Targets are aggressive. By 2045, the sector is slated to account for 9% of GDP. Export value is forecast to rise 7% annually through 2030 and 9% thereafter, while the number of cultural enterprises is expected to expand 10% per year on average. Marking the 100th anniversary of the founding of the Democratic Republic of Vietnam (now the Socialist Republic of Vietnam) in 2045, the country seeks to establish a regionally dominant cultural industries hub with global reach, serving as a creativity-driven pillar for overall economic growth.

The plan also prioritizes digitization, aiming for digital cultural products to make up over 80% of total output.

Pioneering a new path

Exporting cultural goods stands as a central goal of the strategy, highlighting Vietnam's shift toward higher-value economic development and greater soft power projection.

Assoc. Prof. Bui Hoai Son, a full-time member of the National Assembly's Committee on Culture and Social Affairs, noted that at advanced stages of development, cultural industries often emerge as fresh growth engines and a source of national soft power. Vietnam, he said, now possesses key enablers: Southeast Asia's fourth-largest economy, a burgeoning middle class, advanced digital infrastructure, a more open creative landscape, and a unique cultural heritage with broad international appeal. Pursuing cultural exports thus aligns with the country's rising profile.

Experts highlighted the importance of global perception: positive reception of Vietnamese cultural products abroad can foster goodwill, drive tourism inflows, and bolster confidence in other Vietnamese exports. Advanced economies have long used culture as a vanguard for deeper diplomatic and economic ties.

At global forums and policy discussions, foreign experts urged Vietnam to analyze overseas consumer preferences and produce market-oriented content from the design stage, rather than focusing primarily on domestic audiences. Initial export priorities should include accessible formats like children's literature, animation, TV formats, and music.
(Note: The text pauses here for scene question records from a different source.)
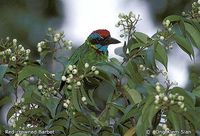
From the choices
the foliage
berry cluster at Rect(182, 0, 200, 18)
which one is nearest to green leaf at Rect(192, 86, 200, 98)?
the foliage

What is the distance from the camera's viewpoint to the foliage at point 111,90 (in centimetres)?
215

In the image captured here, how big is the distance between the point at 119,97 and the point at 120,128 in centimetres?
13

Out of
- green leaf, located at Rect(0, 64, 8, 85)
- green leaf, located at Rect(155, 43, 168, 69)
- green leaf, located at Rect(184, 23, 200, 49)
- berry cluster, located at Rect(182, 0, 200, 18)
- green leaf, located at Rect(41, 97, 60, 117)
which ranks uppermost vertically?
berry cluster, located at Rect(182, 0, 200, 18)

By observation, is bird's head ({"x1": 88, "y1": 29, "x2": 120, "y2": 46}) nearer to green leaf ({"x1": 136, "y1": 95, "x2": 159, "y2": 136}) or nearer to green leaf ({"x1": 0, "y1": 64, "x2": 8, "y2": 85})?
green leaf ({"x1": 0, "y1": 64, "x2": 8, "y2": 85})

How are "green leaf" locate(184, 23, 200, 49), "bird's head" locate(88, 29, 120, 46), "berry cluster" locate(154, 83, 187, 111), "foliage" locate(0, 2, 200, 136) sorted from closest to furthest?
"berry cluster" locate(154, 83, 187, 111) < "foliage" locate(0, 2, 200, 136) < "green leaf" locate(184, 23, 200, 49) < "bird's head" locate(88, 29, 120, 46)

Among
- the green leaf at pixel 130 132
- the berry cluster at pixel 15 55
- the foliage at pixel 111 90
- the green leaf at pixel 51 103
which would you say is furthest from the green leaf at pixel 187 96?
the berry cluster at pixel 15 55

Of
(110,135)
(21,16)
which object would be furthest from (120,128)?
(21,16)

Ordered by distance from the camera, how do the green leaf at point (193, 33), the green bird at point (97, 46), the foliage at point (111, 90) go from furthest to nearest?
the green bird at point (97, 46) < the green leaf at point (193, 33) < the foliage at point (111, 90)

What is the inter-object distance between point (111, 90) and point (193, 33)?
1.26 ft

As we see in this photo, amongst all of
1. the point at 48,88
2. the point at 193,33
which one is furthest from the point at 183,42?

This requires cultivating a new cohort of globally competitive creative professionals.

Crucially, sustainable cultural exports also demand building investor trust in Vietnam's creative ecosystem, through refined regulations and support infrastructure. The sector must operate as a genuine market-driven industry, necessitating more policies conducive to intellectual property protection, tax incentives, public procurement in creative sectors, dedicated venture funds, and robust public-private partnerships.

The role of the state must be clearly defined, not only as a provider of seed funding and foundational investment, but also as a source of encouragement and reassurance for artists and producers seeking to compete internationally. Vietnam needs cultural products with strong national branding to compete effectively, integrated with broader nation-branding, cultural diplomacy, and international partnerships.